Axion Power International, Inc., the developer of advanced lead-carbon PbC batteries and energy storage systems, has completed a private placement of $9 million principal amount of senior convertible notes and warrants with institutional investors and an additional $1 million principal amount of subordinated unsecured convertible notes and warrants in an ancillary transaction with directors, officers and one of the original Axion founders. Maxim Group LLC acted as placement agent.
On the senior convertible notes of $9 million, Axion at closing received approximately $2.6 million in proceeds, net of placement fees and expenses, and will receive nine subsequent monthly tranches. The notes carry an 8% interest rate and have a nine-month amortization schedule with interest beginning at closing and can be paid, at the company’s option, in cash or in discounted registered shares.
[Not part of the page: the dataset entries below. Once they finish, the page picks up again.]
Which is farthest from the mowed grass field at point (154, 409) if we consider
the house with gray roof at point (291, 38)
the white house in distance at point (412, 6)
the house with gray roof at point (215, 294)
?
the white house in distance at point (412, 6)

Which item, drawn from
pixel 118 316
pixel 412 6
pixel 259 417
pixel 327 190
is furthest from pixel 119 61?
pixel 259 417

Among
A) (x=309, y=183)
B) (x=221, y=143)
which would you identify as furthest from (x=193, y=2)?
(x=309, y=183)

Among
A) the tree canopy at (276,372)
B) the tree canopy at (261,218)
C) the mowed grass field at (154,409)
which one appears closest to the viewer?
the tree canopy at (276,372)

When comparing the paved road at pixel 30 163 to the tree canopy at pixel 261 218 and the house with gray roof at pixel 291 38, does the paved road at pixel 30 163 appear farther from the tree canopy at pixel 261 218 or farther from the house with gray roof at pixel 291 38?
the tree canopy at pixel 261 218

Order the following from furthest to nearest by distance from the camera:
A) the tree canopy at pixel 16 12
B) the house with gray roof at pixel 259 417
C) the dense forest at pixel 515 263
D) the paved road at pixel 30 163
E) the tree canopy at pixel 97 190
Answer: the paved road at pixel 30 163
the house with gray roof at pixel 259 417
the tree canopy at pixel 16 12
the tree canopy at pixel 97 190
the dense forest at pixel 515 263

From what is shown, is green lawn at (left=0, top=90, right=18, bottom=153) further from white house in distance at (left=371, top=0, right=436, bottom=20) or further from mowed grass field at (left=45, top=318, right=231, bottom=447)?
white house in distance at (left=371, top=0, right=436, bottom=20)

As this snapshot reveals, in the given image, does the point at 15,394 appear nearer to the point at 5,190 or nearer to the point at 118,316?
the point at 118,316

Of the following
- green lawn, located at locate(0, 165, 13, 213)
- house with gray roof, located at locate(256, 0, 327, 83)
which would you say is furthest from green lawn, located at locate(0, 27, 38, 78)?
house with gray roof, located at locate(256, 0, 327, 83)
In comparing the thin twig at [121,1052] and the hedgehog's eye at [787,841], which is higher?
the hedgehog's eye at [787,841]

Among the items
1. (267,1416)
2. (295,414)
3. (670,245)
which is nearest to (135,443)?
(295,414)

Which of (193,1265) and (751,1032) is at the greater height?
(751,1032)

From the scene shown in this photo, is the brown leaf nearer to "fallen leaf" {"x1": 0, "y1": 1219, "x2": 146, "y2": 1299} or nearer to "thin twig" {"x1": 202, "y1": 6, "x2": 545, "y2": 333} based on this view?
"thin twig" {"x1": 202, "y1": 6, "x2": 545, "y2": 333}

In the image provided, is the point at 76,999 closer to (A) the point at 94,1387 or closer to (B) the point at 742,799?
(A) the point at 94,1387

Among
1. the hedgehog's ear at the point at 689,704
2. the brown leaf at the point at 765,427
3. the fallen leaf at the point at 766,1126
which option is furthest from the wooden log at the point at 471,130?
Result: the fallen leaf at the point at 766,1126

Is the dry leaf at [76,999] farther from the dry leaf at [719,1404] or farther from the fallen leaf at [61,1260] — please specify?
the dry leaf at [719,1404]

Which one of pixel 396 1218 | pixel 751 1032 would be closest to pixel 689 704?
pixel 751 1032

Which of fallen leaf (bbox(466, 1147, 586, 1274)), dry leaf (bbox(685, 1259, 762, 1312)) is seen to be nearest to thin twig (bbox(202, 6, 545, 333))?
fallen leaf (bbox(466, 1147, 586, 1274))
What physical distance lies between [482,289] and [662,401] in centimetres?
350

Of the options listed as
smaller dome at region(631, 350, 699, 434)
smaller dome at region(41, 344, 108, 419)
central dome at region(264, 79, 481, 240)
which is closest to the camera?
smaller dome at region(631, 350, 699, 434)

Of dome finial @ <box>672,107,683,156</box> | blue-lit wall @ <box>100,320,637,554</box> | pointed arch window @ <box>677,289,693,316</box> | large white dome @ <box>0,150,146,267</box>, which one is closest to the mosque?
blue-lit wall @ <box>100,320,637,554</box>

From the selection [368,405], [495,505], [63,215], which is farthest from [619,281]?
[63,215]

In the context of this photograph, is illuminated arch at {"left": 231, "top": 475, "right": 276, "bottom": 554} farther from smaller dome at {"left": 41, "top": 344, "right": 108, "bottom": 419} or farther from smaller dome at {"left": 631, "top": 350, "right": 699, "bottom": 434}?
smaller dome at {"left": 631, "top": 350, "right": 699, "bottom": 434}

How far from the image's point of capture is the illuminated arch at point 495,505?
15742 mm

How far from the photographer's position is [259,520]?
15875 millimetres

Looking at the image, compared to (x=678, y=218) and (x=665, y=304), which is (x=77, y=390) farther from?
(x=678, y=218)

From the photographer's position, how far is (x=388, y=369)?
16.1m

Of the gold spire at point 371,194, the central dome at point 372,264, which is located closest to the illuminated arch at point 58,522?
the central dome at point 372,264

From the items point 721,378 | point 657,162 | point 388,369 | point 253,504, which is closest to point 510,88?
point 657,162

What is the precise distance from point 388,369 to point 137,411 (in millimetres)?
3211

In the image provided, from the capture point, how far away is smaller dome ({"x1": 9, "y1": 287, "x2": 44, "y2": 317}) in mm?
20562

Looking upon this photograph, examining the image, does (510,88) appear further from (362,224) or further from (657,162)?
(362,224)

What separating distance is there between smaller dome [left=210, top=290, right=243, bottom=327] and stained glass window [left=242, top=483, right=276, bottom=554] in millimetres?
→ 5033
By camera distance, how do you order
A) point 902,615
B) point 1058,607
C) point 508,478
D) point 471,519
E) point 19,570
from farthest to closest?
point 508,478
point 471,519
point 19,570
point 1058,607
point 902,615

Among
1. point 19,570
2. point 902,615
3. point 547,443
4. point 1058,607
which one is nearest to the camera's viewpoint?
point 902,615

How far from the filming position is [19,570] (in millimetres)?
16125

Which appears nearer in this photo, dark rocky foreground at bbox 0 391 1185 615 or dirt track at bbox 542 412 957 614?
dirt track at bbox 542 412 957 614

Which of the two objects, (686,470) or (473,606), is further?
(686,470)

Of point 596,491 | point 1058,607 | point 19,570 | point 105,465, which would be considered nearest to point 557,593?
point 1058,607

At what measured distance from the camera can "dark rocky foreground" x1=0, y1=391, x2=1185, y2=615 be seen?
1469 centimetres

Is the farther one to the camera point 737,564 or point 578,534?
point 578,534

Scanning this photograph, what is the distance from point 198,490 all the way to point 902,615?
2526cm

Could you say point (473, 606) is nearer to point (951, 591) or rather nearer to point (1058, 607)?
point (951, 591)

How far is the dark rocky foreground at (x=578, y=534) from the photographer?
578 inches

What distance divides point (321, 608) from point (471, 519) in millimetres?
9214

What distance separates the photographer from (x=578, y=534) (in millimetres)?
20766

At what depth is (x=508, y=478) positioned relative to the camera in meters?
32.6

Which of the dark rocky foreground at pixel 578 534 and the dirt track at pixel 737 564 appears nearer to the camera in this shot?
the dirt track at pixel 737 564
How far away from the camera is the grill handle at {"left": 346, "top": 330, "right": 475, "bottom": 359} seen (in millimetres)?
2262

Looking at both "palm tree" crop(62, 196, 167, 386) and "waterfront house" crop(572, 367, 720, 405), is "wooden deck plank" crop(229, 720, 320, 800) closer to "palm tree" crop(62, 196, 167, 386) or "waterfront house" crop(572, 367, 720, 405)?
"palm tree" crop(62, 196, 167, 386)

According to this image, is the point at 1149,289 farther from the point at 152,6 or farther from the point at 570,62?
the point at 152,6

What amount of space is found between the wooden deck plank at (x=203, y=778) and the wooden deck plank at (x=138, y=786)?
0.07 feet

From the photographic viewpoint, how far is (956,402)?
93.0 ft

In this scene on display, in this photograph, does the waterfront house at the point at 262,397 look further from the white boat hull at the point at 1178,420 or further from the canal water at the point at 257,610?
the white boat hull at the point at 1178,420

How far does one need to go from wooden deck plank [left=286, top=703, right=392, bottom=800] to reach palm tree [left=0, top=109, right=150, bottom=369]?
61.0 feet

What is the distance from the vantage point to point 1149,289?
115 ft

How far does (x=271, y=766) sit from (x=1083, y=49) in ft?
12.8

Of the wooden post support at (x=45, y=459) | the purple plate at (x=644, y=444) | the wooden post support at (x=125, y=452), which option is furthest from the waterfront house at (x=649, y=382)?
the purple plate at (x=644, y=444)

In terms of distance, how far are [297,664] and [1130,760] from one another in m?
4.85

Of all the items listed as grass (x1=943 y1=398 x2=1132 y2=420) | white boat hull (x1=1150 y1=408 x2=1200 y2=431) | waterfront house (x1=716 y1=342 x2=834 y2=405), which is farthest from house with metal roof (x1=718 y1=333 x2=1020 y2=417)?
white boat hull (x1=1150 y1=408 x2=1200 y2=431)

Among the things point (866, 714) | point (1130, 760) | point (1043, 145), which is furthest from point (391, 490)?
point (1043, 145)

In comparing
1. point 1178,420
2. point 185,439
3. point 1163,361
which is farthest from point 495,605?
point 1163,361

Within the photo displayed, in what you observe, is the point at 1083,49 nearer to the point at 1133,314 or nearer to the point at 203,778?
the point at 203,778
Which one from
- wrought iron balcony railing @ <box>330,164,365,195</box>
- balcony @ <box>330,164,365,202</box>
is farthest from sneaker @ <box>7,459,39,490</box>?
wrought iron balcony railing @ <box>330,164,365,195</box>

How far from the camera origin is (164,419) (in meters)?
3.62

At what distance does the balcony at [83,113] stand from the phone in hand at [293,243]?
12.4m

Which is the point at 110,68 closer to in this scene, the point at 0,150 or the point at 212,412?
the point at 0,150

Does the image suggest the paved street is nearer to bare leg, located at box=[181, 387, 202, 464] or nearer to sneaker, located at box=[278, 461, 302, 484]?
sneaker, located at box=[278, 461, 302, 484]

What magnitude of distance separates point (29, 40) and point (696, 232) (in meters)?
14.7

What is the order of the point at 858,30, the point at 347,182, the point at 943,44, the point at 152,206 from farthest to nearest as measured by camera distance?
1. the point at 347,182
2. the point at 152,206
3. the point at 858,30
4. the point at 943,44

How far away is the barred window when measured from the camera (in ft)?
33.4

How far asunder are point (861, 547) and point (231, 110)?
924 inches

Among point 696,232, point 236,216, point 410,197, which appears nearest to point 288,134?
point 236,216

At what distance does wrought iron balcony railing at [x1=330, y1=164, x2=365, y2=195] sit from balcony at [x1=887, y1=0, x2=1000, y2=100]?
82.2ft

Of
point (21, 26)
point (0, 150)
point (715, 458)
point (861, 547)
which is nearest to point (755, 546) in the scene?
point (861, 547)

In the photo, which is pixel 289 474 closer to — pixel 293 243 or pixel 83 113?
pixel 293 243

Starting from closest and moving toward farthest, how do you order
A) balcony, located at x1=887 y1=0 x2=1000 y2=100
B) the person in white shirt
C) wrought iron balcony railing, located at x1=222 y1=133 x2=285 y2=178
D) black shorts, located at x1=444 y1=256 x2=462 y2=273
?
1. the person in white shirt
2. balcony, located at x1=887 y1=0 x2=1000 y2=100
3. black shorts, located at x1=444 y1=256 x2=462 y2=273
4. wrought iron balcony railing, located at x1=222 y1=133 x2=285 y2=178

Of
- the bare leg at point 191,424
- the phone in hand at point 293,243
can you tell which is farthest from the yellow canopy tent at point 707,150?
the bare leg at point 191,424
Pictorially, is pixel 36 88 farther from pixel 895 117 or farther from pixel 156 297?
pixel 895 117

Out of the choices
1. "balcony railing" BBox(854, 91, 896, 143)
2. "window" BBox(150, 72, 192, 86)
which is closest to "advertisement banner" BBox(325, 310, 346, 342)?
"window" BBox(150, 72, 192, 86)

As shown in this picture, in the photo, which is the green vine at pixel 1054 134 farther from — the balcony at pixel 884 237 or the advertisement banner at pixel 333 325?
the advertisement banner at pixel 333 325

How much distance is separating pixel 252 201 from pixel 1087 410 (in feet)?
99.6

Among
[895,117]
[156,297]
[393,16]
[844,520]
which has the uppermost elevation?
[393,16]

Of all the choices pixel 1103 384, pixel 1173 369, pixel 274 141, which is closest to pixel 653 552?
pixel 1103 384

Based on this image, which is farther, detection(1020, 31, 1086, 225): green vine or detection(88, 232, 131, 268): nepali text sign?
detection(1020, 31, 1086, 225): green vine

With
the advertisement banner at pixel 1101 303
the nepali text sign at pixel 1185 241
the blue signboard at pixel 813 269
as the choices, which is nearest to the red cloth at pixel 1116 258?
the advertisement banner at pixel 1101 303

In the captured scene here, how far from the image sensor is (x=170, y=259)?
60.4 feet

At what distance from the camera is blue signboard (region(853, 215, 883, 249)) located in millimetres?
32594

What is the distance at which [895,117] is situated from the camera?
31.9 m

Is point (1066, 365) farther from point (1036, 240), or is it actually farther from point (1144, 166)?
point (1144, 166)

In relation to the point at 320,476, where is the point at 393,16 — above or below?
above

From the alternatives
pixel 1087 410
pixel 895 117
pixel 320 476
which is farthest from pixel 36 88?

In addition, the investors are entitled to convert the note, or any portion of the note, into shares, utilizing the 105% premium to market price determined at closing ($.26.4). The investors are also entitled to approximately 50% warrant coverage in 5-year warrants, at a 120% premium to market price ($.30.2), that will not be exercisable for six months after the closing. Any funds received from warrant conversion to common stock would be incremental to the offering.
On the subordinated unsecured convertible notes of $1 million, Axion at closing received $1.0 million in proceeds as there were no placement fees or expenses. The notes bear accruable interest at the rate of 8% and the principal and interest are both payable at the end of the term, or when certain thresholds have been met, in cash, or in shares, at the option of the lender.